Préjugés sexistes, questions déplacées, remarques culpabilisantes… Pour de nombreuses victimes de violences sexuelles, la procédure judiciaire s’apparente à une « double peine ». Longtemps dénoncée par les associations et les militantes féministes, la notion de « victimisation secondaire » commence enfin à être reconnue en France.

La justice : un second traumatisme pour les victimes

« Cette violence-là, ça nous détruit », témoigne Clara Achour, violoncelliste de 25 ans. L’ami qu’elle accusait de viol sous sédation a été acquitté, au terme d’une procédure qu’elle décrit comme « très longue » et « violente ». « On m’a dit que comme j’étais une jeune fille, forcément j’étais très naïve, que c’était un petit peu de ma faute, que j’aurais dû me défendre plus, et qu’est-ce que je faisais dans une soirée sans mon amoureux ?! », déplore-t-elle.
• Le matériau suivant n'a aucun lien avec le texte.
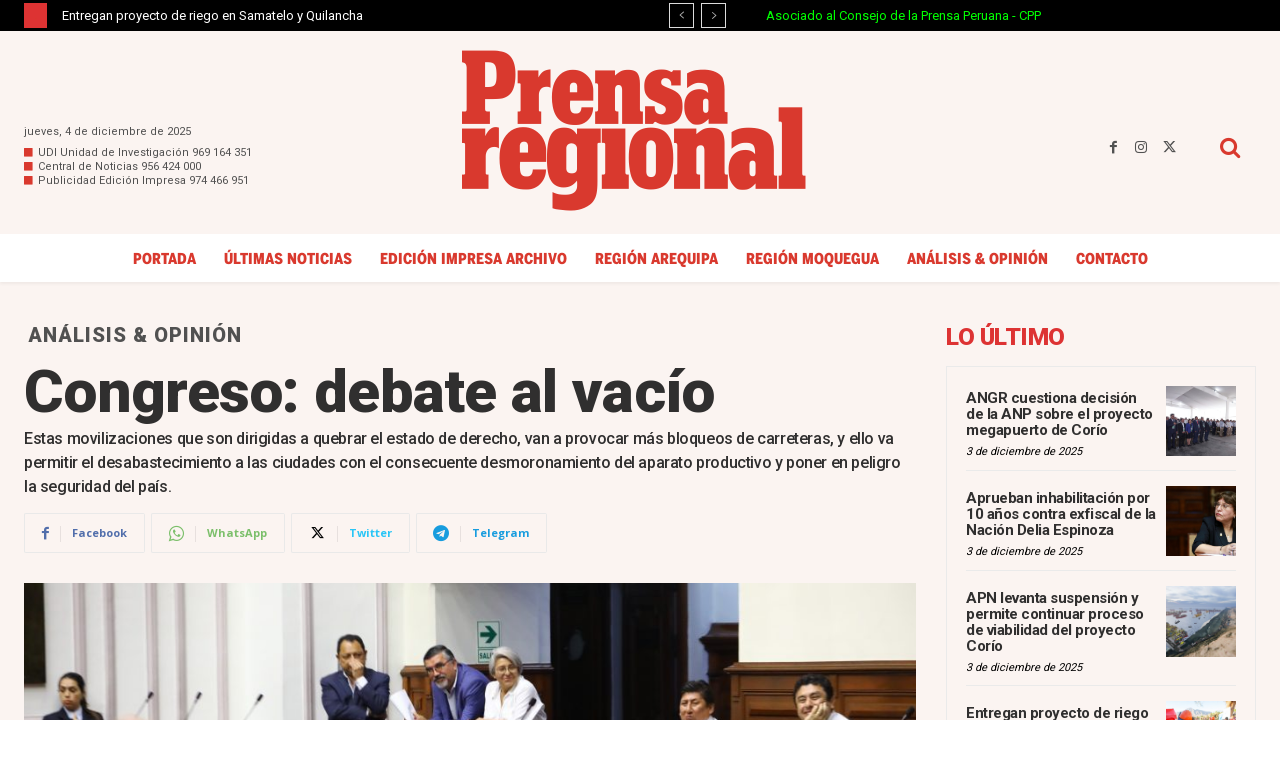

--- FILE ---
content_type: text/html; charset=UTF-8
request_url: https://prensaregional.pe/wp-admin/admin-ajax.php?td_theme_name=Newspaper&v=12.7.3
body_size: -172
content:
{"266125":3342}

--- FILE ---
content_type: text/html; charset=utf-8
request_url: https://www.google.com/recaptcha/api2/aframe
body_size: 268
content:
<!DOCTYPE HTML><html><head><meta http-equiv="content-type" content="text/html; charset=UTF-8"></head><body><script nonce="eOd5rj0UgbXxHUZqePKp6w">/** Anti-fraud and anti-abuse applications only. See google.com/recaptcha */ try{var clients={'sodar':'https://pagead2.googlesyndication.com/pagead/sodar?'};window.addEventListener("message",function(a){try{if(a.source===window.parent){var b=JSON.parse(a.data);var c=clients[b['id']];if(c){var d=document.createElement('img');d.src=c+b['params']+'&rc='+(localStorage.getItem("rc::a")?sessionStorage.getItem("rc::b"):"");window.document.body.appendChild(d);sessionStorage.setItem("rc::e",parseInt(sessionStorage.getItem("rc::e")||0)+1);localStorage.setItem("rc::h",'1764838520154');}}}catch(b){}});window.parent.postMessage("_grecaptcha_ready", "*");}catch(b){}</script></body></html>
Le Collectif féministe contre le viol (CFCV) souligne que ces cas de « victimisation secondaire » sont fréquents et constituent « à chaque fois de véritables claques » pour les victimes. « Cela va de la lenteur de la procédure à l’enquête menée à charge plutôt qu’à décharge, en passant par le regard porté sur la vie de la victime sans penser à l’acte subi », explique Emmanuelle Piet, présidente de l’association.

Cette réalité transparaît dans de nombreux dossiers judiciaires. « Cela intervient dans toutes nos affaires, soit par l’avocat de la défense, soit par les acteurs de la justice eux-mêmes, au stade policier, lors de l’expertise, des confrontations ou de l’instruction », déplore Me Carine Durrieu-Diebolt, avocate de plaignantes contre Gérard Depardieu. Sa consœur Anne Bouillon, spécialiste des droits des femmes, décrit quant à elle une « course d’obstacles » pour les victimes, « violentées par ceux-là même qui sont censés les protéger ».

La « victimisation secondaire » : le fléau des victimes qui portent plainte

La notion de « victimisation secondaire » a été mise en lumière lors du procès des viols de Mazan, lorsque Gisèle Pelicot a exprimé sa colère face à l’accusation selon laquelle elle aurait été complice de son ex-mari, qui l’a livrée à des hommes après l’avoir droguée. « J’ai l’impression que la coupable, c’est moi et que derrière moi, les 50 sont victimes », a-t-elle déclaré, avant d’ajouter : « Je comprends que les victimes de viol ne portent pas plainte. »

Plusieurs victimes ont porté leur dossier devant la Cour européenne des droits de l’Homme (CEDH). Clara Achour y a dénoncé « l’absence d’enquête et de poursuites effectives ». Sept autres femmes ont fait de même, dont Emily Spanton, qui avait accusé deux policiers du « 36 quai des Orfèvres » de viol en 2014. Son avocate, Me Sophie Obadia, espère que la CEDH reconnaîtra que son « traitement » judiciaire « a pu causer chez elle un traumatisme qui définit le concept de victimisation secondaire ».

En 2021, la CEDH avait déjà condamné l’Italie pour avoir véhiculé, dans une décision de justice, « les préjugés sur le rôle de la femme qui existent dans la société italienne ». Depuis, la « victimisation secondaire » a été intégrée à la première directive européenne sur les violences faites aux femmes, adoptée en mai 2024.

Des « lois-boucliers » encore absentes en France

Face à ces critiques, la chancellerie assure « travailler » sur cette question, même si elle refuse tout commentaire sur la procédure en cours à la CEDH. L’objectif, explique un représentant du ministère, est de « concilier cette attention qu’on doit (aux victimes) avec les nécessités probatoires (…), pour pouvoir aboutir à une poursuite et à une condamnation ».

Certaines voix appellent toutefois à des réformes plus radicales. « En Belgique, Canada, Espagne, Suède, il y a des lois-boucliers : on ne peut pas poser toutes les questions sur la vie privée de la victime s’il n’y a pas de lien direct avec les faits », souligne Me Durrieu-Diebolt. « En France, malgré des progrès, on est encore à l’époque de la préhistoire. »

Pour Anne Bouillon aussi, « les choses s’améliorent », mais cela « reste disparate, y compris au sein d’un tribunal, d’une même brigade de gendarmerie. Le meilleur existe, on peut aussi tomber sur le pire ».